SET TASK: State how many lines in the entries below contain the word "metal". Reply with the number alone.

MATERIAL FOR THIS EXERCISE:
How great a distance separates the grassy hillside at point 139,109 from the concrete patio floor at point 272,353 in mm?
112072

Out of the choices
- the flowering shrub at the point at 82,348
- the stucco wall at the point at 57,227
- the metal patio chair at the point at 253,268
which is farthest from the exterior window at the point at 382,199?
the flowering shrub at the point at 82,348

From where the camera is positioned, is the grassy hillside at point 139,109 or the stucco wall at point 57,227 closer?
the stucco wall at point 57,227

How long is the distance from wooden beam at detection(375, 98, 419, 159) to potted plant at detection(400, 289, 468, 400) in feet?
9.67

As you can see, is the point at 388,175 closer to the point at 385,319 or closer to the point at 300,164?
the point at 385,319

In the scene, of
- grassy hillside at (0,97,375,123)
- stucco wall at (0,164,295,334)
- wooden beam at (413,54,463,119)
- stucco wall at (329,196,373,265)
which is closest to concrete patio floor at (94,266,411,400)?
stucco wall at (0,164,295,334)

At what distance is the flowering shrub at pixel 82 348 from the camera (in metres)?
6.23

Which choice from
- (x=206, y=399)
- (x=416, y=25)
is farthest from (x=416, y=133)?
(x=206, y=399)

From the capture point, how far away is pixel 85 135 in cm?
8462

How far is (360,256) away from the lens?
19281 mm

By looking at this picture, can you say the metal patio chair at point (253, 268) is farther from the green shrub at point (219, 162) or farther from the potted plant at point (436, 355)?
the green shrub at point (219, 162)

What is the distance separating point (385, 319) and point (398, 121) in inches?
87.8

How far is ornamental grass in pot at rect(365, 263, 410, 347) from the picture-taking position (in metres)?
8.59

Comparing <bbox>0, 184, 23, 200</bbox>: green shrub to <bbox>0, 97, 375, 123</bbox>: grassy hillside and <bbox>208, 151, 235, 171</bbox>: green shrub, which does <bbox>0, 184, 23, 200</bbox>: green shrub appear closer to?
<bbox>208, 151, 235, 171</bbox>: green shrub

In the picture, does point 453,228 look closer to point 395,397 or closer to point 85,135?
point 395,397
* * *
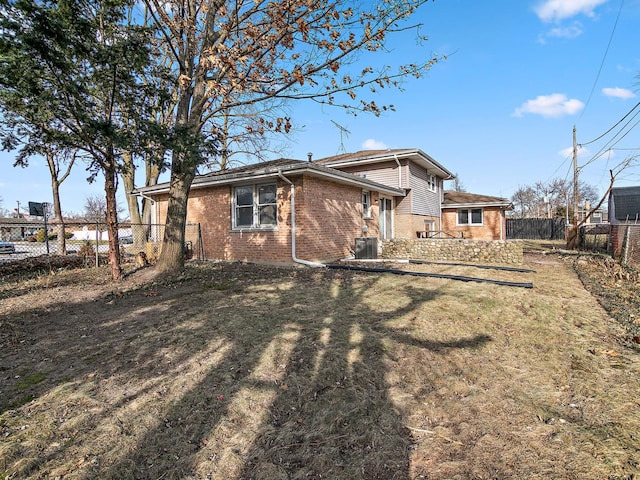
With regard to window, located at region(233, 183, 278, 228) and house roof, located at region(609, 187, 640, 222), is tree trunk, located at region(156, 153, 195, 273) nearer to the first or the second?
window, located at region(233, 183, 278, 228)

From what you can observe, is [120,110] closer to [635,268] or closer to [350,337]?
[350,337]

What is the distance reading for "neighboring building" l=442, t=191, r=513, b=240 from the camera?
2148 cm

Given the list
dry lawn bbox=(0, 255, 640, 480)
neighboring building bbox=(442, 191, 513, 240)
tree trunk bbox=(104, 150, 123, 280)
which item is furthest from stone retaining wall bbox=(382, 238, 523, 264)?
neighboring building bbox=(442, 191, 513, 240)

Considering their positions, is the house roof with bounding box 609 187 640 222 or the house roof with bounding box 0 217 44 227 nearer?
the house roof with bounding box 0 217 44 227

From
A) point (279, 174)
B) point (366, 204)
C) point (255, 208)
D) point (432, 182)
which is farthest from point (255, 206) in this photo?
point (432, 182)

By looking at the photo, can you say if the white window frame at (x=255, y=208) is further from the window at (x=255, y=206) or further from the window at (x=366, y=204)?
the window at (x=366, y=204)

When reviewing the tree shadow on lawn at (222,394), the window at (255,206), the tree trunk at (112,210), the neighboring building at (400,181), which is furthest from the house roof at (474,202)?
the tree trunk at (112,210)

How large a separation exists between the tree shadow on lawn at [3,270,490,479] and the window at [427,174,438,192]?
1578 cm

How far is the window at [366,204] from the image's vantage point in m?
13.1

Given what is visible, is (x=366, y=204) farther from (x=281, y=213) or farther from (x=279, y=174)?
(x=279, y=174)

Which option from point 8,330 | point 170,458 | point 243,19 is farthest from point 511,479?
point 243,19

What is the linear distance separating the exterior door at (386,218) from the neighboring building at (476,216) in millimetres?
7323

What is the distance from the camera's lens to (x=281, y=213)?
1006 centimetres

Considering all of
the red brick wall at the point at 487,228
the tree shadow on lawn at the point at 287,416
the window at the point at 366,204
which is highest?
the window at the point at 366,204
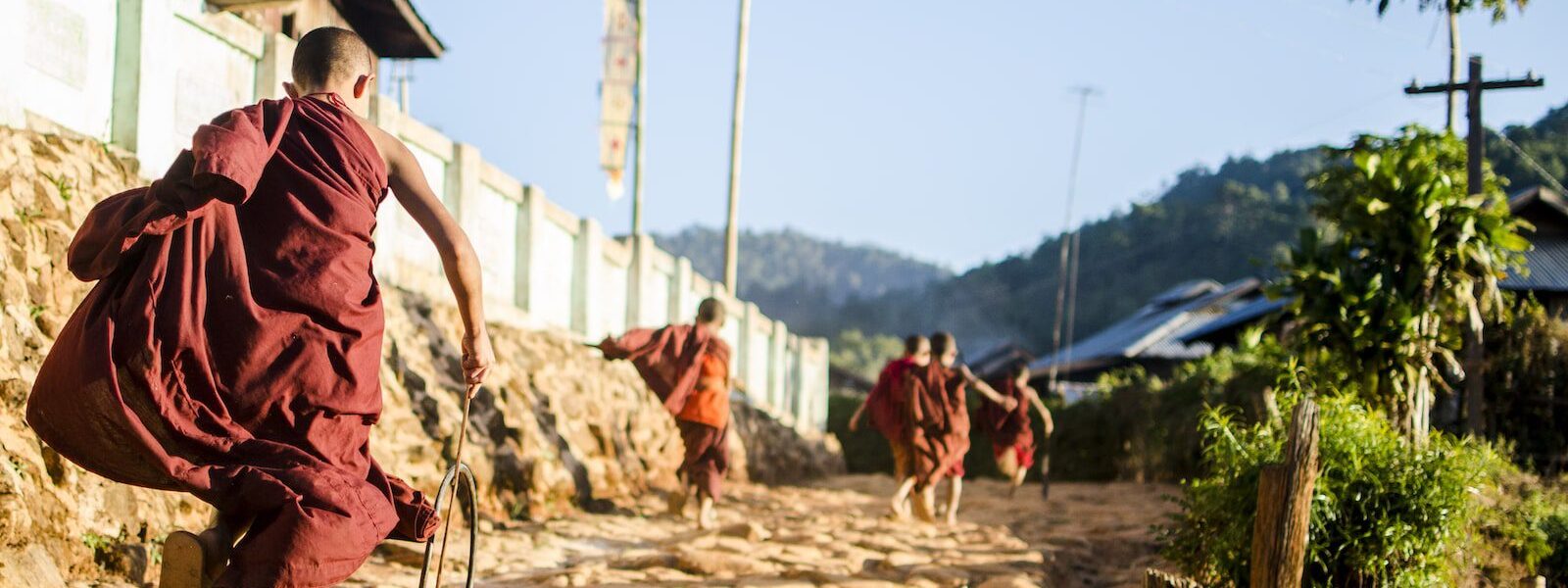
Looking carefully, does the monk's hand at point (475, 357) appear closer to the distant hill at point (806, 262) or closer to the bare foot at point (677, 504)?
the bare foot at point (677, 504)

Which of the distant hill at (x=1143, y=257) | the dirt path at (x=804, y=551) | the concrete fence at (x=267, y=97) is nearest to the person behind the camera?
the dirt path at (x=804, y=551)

OUTPUT: 2